* TEXTE FOURNI

Abel Ferrara : Tommaso

Comment coïncider avec soi-même

lundi 27 janvier 2020, par Élizabeth Legros Chapuis

Film, 2019

Il m’est venu à l’idée que le cinéma, plus que la littérature peut-être, autrement en tout cas, offre des espaces variés à l’expression autobiographique. Ceci après avoir vu le film d’Abel Ferrara, Tommaso. L’intention autobiographique n’y est pas exprimée par l’auteur, et c’est par des articles de presse que j’ai appris à quel point la composante autobiographique était importante dans ce film.

Le personnage principal, Tommaso donc, interprété par Willem Dafoe (remarquable) est un cinéaste américain, installé en Italie depuis plusieurs années. Il vit à Rome dans les beaux quartiers avec sa femme Nikki, qui est russe (ou moldave ?), beaucoup plus jeune que lui, et leur petite fille de trois ans, DeeDee. Ex alcoolique et ex toxicomane, Tommaso mène désormais une vie rangée ; il fait du yoga, donne des cours d’art dramatique, prend des leçons d’italien, emmène sa fille au jardin public. Il prend des notes en vue du scénario d’un prochain film. Il fréquente les Alcooliques Anonymes, avec qui il fête ses six ans de sobriété. Et c’est donc après avoir vu tout cela à l’écran que j’apprends l’étroite imbrication entre la fiction filmée et la vie du cinéaste : Ferrara fait jouer à sa femme et sa fille les rôles de la femme et la fille de Tommaso ; qui plus est, il tourne les scènes d’intérieur dans l’appartement que la famille occupe effectivement à Rome. D’autre part, le passé d’alcoolique et de toxicomane du réalisateur est de notoriété publique. La cause est entendue, Tommaso, c’est lui, ou c’est tout comme…

Est-il heureux dans cette vita nova, Tommaso ? Serein, certainement pas. Le couple ne marche pas très bien ; Tommaso accepte mal les désirs d’autonomie de sa femme ; de plus il est jaloux, à tort ou à raison, et tout cela l’amène à se comporter parfois avec violence. Envers elle, envers leur fille, il se montre ultra-protecteur. Le film nous fait partager certaines visions, fantasmes, hallucinations peut-être, qui lui traversent l’esprit, séquences morbides ou tragiques où son anxiété et sa paranoïa se donnent libre cours. Ses démons ne l’ont pas complètement abandonné. Le film se termine d’ailleurs sans que l’on sache s’il parviendra à les surmonter.

* ENTRÉES FOURNIES
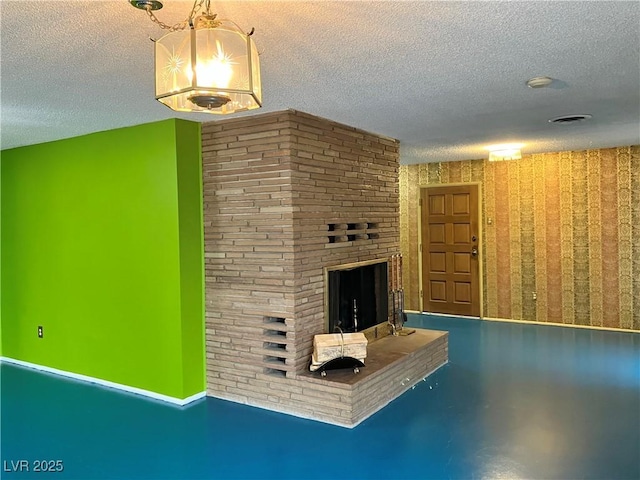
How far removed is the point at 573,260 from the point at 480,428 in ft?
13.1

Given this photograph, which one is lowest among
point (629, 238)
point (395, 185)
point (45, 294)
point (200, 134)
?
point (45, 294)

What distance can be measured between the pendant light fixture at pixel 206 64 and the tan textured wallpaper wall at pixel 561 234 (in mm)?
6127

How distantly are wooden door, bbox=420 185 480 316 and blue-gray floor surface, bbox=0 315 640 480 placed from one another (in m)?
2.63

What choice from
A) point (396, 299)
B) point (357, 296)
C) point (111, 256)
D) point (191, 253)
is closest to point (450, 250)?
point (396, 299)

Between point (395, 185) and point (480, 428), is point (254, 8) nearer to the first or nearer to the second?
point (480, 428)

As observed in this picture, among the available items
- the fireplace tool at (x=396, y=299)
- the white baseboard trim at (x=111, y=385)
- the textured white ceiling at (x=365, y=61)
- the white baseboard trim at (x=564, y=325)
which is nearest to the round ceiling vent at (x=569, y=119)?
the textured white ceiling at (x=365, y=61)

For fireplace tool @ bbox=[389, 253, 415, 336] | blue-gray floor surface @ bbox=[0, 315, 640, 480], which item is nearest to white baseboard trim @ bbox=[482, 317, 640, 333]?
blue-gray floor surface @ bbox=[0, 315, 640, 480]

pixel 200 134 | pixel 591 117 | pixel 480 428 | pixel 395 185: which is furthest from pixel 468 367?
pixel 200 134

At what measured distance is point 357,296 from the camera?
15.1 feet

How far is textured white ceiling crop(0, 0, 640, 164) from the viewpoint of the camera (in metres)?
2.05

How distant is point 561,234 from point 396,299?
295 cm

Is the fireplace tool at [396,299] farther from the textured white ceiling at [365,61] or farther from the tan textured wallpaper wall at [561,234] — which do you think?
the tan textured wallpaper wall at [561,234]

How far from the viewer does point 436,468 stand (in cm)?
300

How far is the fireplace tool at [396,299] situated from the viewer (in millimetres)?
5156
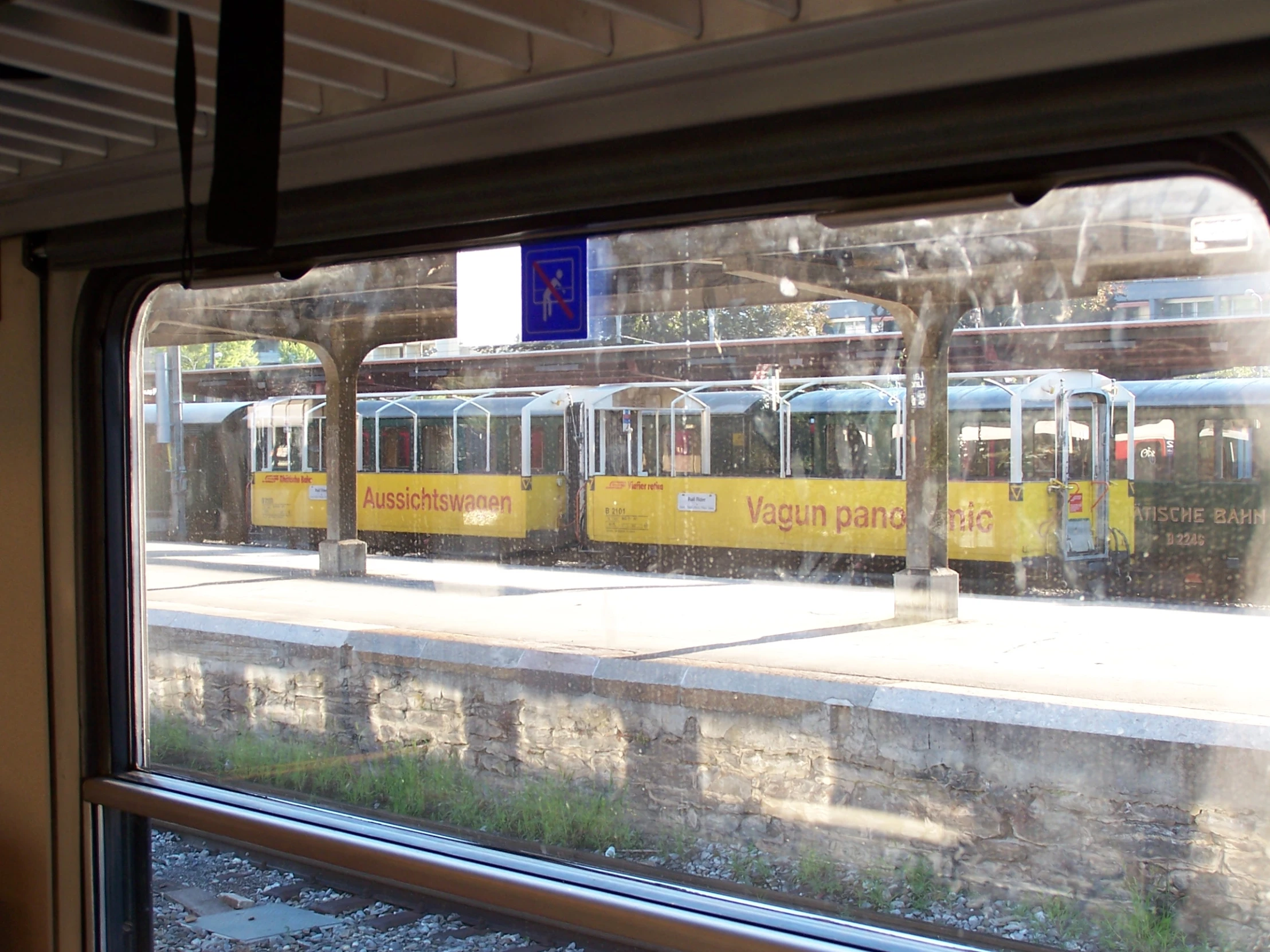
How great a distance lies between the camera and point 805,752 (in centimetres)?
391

* CONSIGNE
Réécrivez sous forme de liste le paragraphe de la critique du film Tommaso qui commence par « Est-il heureux dans cette vita nova », en gardant ses faits principaux. Les lignes forment un matériau distinct, indépendant du texte.

* RÉPONSE
- Tommaso n'est certainement pas serein dans sa nouvelle vie.
- Son couple fonctionne mal : il accepte difficilement le désir d'autonomie de sa femme et se montre jaloux, ce qui le pousse parfois à la violence.
- Il est ultra-protecteur envers sa femme et sa fille.
- Le film montre des visions, des fantasmes ou peut-être des hallucinations, dans des séquences morbides ou tragiques où s'expriment son anxiété et sa paranoïa.
- Ses démons ne l'ont pas entièrement quitté, et le film s'achève sans qu'on sache s'il parviendra à les surmonter.